Original comment by tres.fin...@gmail.com on 18 Sep 2013 at 12:51

GoogleCodeExporter commented 8 years ago
Issue 156 has been merged into this issue.

Original comment by tres.fin...@gmail.com on 18 Sep 2013 at 2:38

GoogleCodeExporter commented 8 years ago
http://qzindustries.com is down ?? When will the paid version be available?

Original comment by doctorg...@gmail.com on 25 Sep 2013 at 10:00

GoogleCodeExporter commented 8 years ago
The paid version is available immediately.  Please email sales@qzindustries.com 
and we can set you up today.

In regards to the site, I checked it when I got up and the issue seemed to 
resolve itself.  I'm not sure why it appeared down.

-Tres

Original comment by tres.fin...@gmail.com on 25 Sep 2013 at 12:04

GoogleCodeExporter commented 8 years ago
If anyone is wondering with the java update there is a solution to fix the 
warning dialogue box. As most of you know the issue is the Trusted Publisher is 
marked at 'UNKNOWN'. However there is a way to create a certificate that JAVA 
will trust and you and your clients will not longer see that pesky box popping 
up. If anyone needs help doing this, please email me because the instructions 
are way to long to post on here, besides having to pay someone like VeriSign 
like 600 dollars to sign something is ridiculous in my eyes. Feel free to email 
me!

Original comment by aaron.ma...@gmail.com on 30 Sep 2013 at 5:27

GoogleCodeExporter commented 8 years ago
Issue 160 has been merged into this issue.

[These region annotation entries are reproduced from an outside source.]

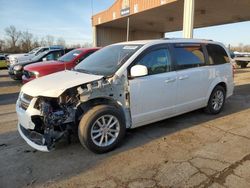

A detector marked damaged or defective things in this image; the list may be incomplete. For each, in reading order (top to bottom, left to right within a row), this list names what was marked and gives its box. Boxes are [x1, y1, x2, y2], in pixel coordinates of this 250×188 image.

crumpled hood [21, 70, 103, 97]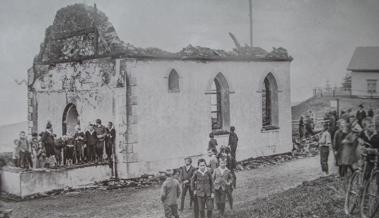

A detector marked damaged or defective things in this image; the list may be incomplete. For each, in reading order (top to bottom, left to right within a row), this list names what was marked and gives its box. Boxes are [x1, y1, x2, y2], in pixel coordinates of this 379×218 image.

damaged roof [34, 3, 294, 63]
damaged roof [348, 46, 379, 71]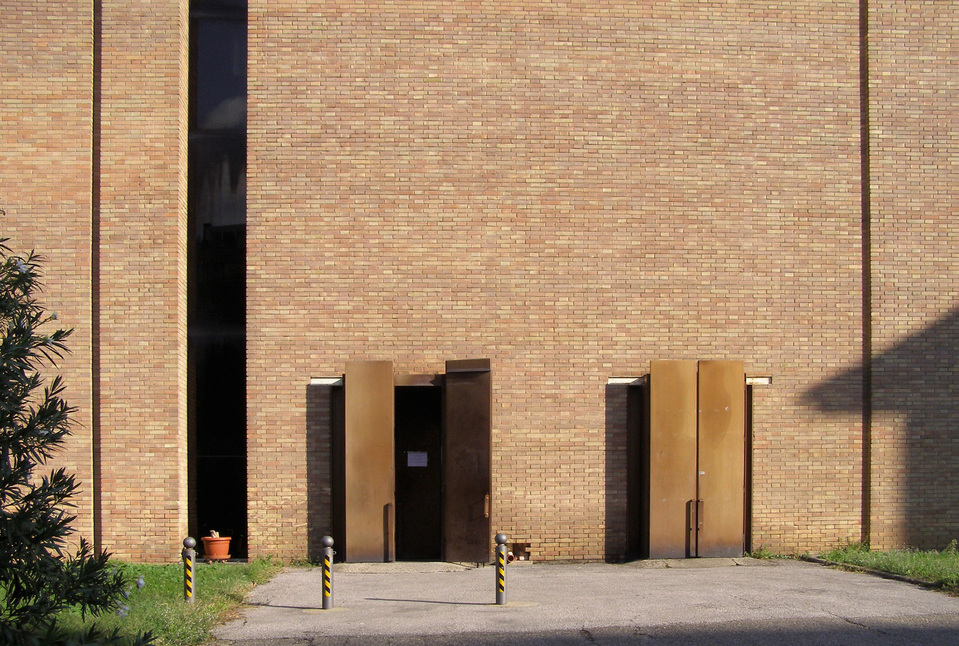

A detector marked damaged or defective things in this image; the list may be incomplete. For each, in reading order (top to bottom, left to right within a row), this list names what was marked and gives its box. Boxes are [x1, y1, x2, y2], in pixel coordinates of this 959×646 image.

rusty door panel [344, 362, 394, 564]
rusty door panel [440, 356, 488, 564]
rusty door panel [644, 362, 696, 560]
rusty door panel [696, 362, 752, 560]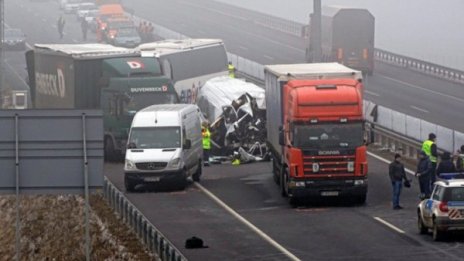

Original comment by tres.fin...@gmail.com on 30 Sep 2013 at 5:31

GoogleCodeExporter commented 8 years ago
@Aaron,

I'm a bit confused, in one bug report you said you only fixed it for IE, and in 
this one you say you figured it out.

If you've found a way to remove the "UNKNOWN" publisher without a trusted 
signature, can you email me some of the details?  I would like to get this 
dialog removed from the free version and was not aware of a workaround.

Currently, we're offering a digitally signed and supported version under a 
recently formed LLC called QZ INDUSTRIES for a reasonable price.  Email me if 
you have any questions, tres@qzindustries.com

-Tres

Original comment by tres.fin...@gmail.com on 30 Sep 2013 at 5:34

GoogleCodeExporter commented 8 years ago
Also this isn't a hack or workaround with Java, so it could be legitamitely 
deployed to one work station or many if necessary, I haven't written a script 
to automate the process, but once you see how easy it is you'll be good. 
created the certificate and modifying the .jar file was the hard part.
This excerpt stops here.